Anna Akhmatova: « Solitude », « Nuit » et « L’amour »

Anna Akhmatova (1889- 1966) est une des plus importantes poétesses russes du XXème siècle.  Les thèmes récurrents de ses écrits sont le temps qui passe, les souvenirs, le destin de la femme créatrice et les difficultés pour vivre et pour écrire dans l’ombre du stalinisme.

Voici trois de ses poèmes: « Solitude », « Nuit » et « L’amour »

 

Solitude

On m’a jeté tant de pierres,
Que plus aucune ne m’effraie,
Le piège s’est fait haute tour,
Haute parmi les hautes tours.
Je remercie ceux qui l’ont construite,
Qu’ils cessent de s’inquiéter, de s’attrister.
De tous les côtés je vois l’aube plus tôt.
Et le dernier rayon du soleil triomphe ici.
Souvent dans les fenêtres de mes chambres
Entrent les vents des mers du nord,
Et le pigeon mange dans mes mains du grain…
Cette page que je n’ai pas finie,
La main brune de la Muse,
Divinement calme et légère,
Y inscrira le dernier mot.

 

Nuit

La lune est au ciel, à peine vivante,
Parmi des nuages petits qui s’enfuient,
Au palais une sentinelle farouche
Regarde, irritée, l’horloge de la tour.

La femme infidèle rentre chez elle,
Son visage est pensif et sévère,
Mais dans l’étroite étreinte du rêve,
La femme fidèle brûle d’un feu violent.

Que m’importe ? Il y a sept jours,
En soupirant, j’ai dit adieu au monde.
Mais on respire mal, et je me suis glissée dans le jardin
Pour voir les étoiles et toucher la lyre.

***

Comme une pierre blanche au fond d’un puits,
Dort en moi un souvenir.
Je ne peux pas, je ne veux pas me battre :
Il est joie, il est souffrance.

Il me semble que si on regardait
De près dans mes yeux on le verrait.
On se sentirait plus triste et plus pensif
Que celui qui entend le douloureux récit.

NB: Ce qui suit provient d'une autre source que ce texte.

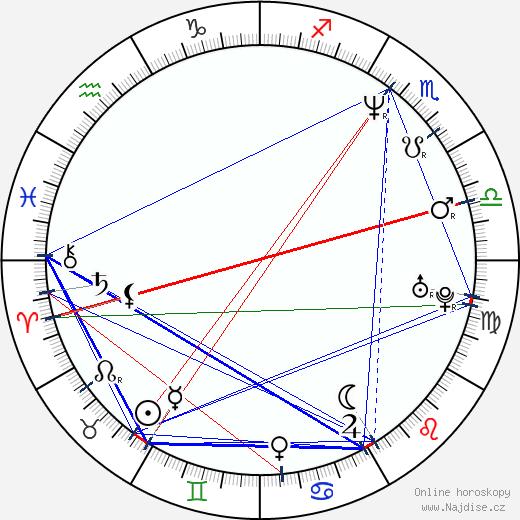 Brigitte Bako wikipedie wiki 2019, 2020 horoskop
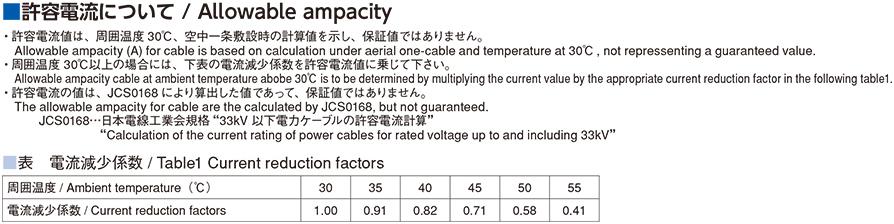 許容電流について / Allowable ampacity
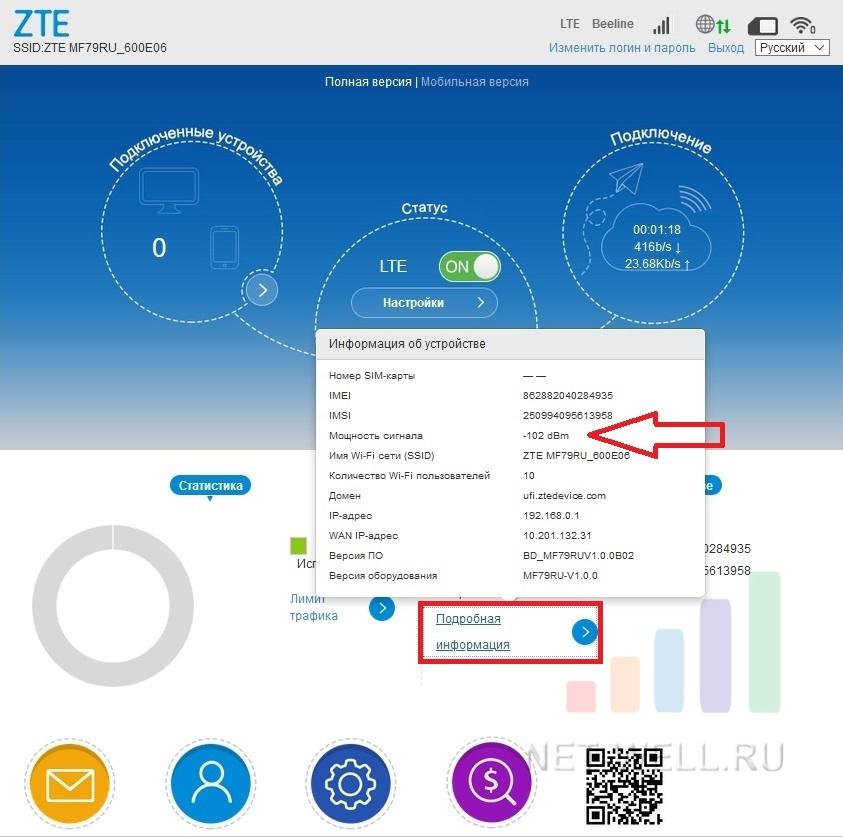 Уровень сигнала RSSI в ZTE 79RU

Je sais que les dieux ont transformé
Des hommes en objets, sans tuer la conscience.
Pour que vive à jamais ce miracle de douleur,
Tu es transformé en un souvenir.

 

L’amour

C’est parfois un serpent magicien,
Lové près de ton cœur.
C’est parfois un pigeon qui roucoule,
Sur la fenêtre blanche.

C’est parfois sous le givre qui brille
La vision d’une fleur.
Mais mène, en secret, à coup sur,
Loin de la joie tranquille.

Il sait pleurer si doucement
Dans la prière du violon,
Il fait peur quand on le devine
Sur des lèvres que jamais on n’avait vues.